→ **TEXTAUSZUG**
**********

Da ich daran denke, mir noch mal ein Messer machen zu lassen, beschäftigen mich z. Zt. zwei Dinge. Zum einen würde ich gerne einen Erl bevorzugen, der vom Griffmaterial vollständig umschlossen ist, kenne jedoch Behauptungen von Fachleuten, die aussagen, dass dies letztendlich hinsichtlich der Stabilität immer ein Problem mit sich bringt. D. h. es sei nur eine Frage der Zeit, bis sich da etwas lockert. Mit meinen Messern dieser Bauart hatte ich noch keine Probleme, vielleicht habe ich sie aber auch noch nicht zu sehr beansprucht. Doch auch mit dem neuen Messer beabsichtige ich nicht, Autobleche zu durchstoßen, allerdings bleibt eben beim Spitzerl auch bei mir irgendwie ein Restzweifel. Könnte man sagen, dass ein Messer mit Spitzangel auch nicht weniger robust ist, wenn es gut gemacht ist, als eines mit Flachangel, oder hat letzteres hier tatsächlich entscheidende Vorteile?

Zum anderen die Frage, wie hoch das Risiko ist, dass nicht rostfreier/-träger Stahl am Erl (also unter dem Griff ) rosten kann.

Kann mir jemand die Zweifel nehmen? Bin eh schon skeptisch genug, da es mein erstes Nicht-Rostfreies werden soll. Die zahlreichen Beiträge hier für den Carbonstahl haben mich jedoch neugierig gemacht.
 
AW: Spitzerl vs. Flachangel

Unterm Erl wird wohl kaum was rosten da die Lücke meist mit Epoxy aufgefüllt ist.
Ich glaube schon, dass eine Flachangel mehr aushält als ein Steckerl.
Aber im normalen Outdoorgebrauch wird da nix kaputtgehen, wahrscheinlich auch nicht wenn du das Messer hart rannimmst.
mfg
Moritz
 
AW: Spitzerl vs. Flachangel

Hallo Rockwell,

Carbonstahl, gute Wahl!

Röhrer hat Recht mit dem Epoxid. Es härtet schwundfrei aus und gibt der Feuchtigkeit keine Chance.

Zur Belastbarkeit hier eine kleine Geschichte:

Im letzten Jahr wahr ich einen Abend zum Ansitz auf Schwarzwild eingeladen. Ich bekam eine Kanzel zugewiesen deren Einstieg über eine "Falltür" von unten möglich war.
Rein in die Kanzel und gut. Nach einigen Stunden Ansitz ohne Anblick entschied ich mich die Kanzel zu verlassen und zum Treffpunkt zurückzufahren. Ich wollte die Falltür anheben, .... und nix ging.
Das Ding hatte sich selbstständig verriegelt. 6 m Sitzhöhe war mir zunächst zu hoch um 'rauszuklettern, also habe ich versucht mit meinem Jagdmesser (Stienendamast, selbstgemacht, Steckerl), die Falltür aufzuhebeln. Ich habe geschuftet und geackert wie ein Berserker, habe mit beiden Händen und meinem ganzen Gewicht (ca. 85 Kg) auf dem Griff gelegen und gewippt. Ich war wirklich soweit, dass es mir egal war, ob das Messer etwas abbekommt.

**********

→ **QUELLENMATERIAL**
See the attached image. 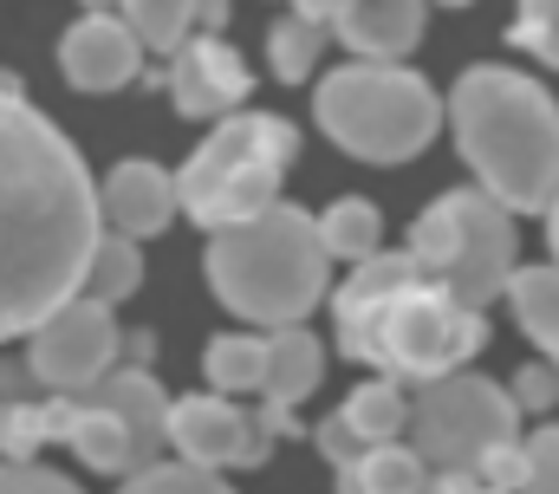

**********

→ **ARBEITSAUFTRÄGE**
A: Stimmen diese Aussagen mit dem Forumstext über Messerangeln überein? (i) Die erste Antwort hält eine Flachangel für belastbarer als ein Steckerl. (ii) Das geplante Messer soll das erste nicht rostfreie des Fragestellers werden. (iii) Die Kanzel hatte eine Sitzhöhe von 8 m. Antworte jeweils mit Ja oder Nein und zitiere wörtlich die entscheidenden Worte des Textes.
B: Führe den Forumstext über Messerangeln im Anschluss an seinen letzten Satz fort.

→ **ANTWORTEN NACH AUFGABEN**
A:
(i) Ja: „Ich glaube schon, dass eine Flachangel mehr aushält als ein Steckerl.“
(ii) Ja: „da es mein erstes Nicht-Rostfreies werden soll“
(iii) Nein: „6 m Sitzhöhe war mir zunächst zu hoch“

B:
Es ging nicht. Bin dann rückwärts aus einem Fenster gekrabbelt und an einer Seitenstrebe 'runtergeklettert. Das Messer hat diese grobe Mißhandlung klaglos überstanden.

Nein, es ist kein Jägerlatein, sondern wirklich so passiert.
 
AW: Spitzerl vs. Flachangel

Also danke schon mal für die beiden Antworten, bin jetzt doch beruhigter. Hatte noch vergessen, die Klingenmaße anzugeben, da die Größe des Messers auch eine Rolle spielen könnte: Klingenlänge 24 cm, Breite 4 cm, Dicke 4 mm.

Im Nachhinein betrachtet dürfte es jedoch dann von nicht zu großer Bedeutung sein.

Eines fällt mir noch ein: Reicht es aus, wenn eine Griffabschlusskappe auf das Erlgewinde geschraubt wird oder sollte zusätzlich noch durch Schrauben oder Nieten seitlich gesichert werden? Ich frage nur deshalb, weil meine Messer mit Spitzerl sämtliche Varianten aufweisen. Einige sind mit seitlichen Schrauben gesichert ohne Abschluss, eines hat eine Kappe sowie zusätzliche Schraubenbefestigung und einige kommen ganz ohne Griffkappe und Schrauben aus. Bei diesen scheinen die Griffe nur aufgeschoben und verklebt, und selbst mit denen hatte ich noch keine Probleme.
 
AW: Spitzerl vs. Flachangel

Hallo rockwell,

Deine Frage hat schon viele Messerfreunde und - benützer bewegt.

Ich gehe davon aus, dass wir ein Messer bei seiner Beurteilung "nur" als Schneidwerkzeug sehen.

Spitzerl:
Übermäßige Griffbelastung rund um die Mittelachse von Klinge und Steckerl vermeiden, dabei ist es gleichgültig ob er endig fixiert oder 2/3 der Klingenlänge eingeklebt ist. Das Griffmaterial muss allerdings entsprechend gepflegt sein, dass durch quellen, reißen eine Feuchtigkeitsverformung ausgeschlossen ist.
Der Vorteil des Spitzerls, wenn die Zwinge dicht sitzt ist, dass Rost förderndes und Griff schädigendes nicht eindringen kann.

Flacherl:
Die Angriffspunkte bei einem Flacherl mit einer Holzbeschalung sind ungleich größer bei unsachgemäßer Pflege oder gar ungeeignetem Einsatz. Auch könnte hier Rost eher ein Thema werden.

Aus meiner Erfahrung zugestehe ich jedem Messertyp bei geeigneter Pflege gleiche Lebensdauer und Zuverlässigkeit.
Sind die Messer von Geburt her gut, lassen sie sich auch mal in Notlagen in Grenzbereiche bringen und überleben es. (Siehe Beitrag von robbytobby.)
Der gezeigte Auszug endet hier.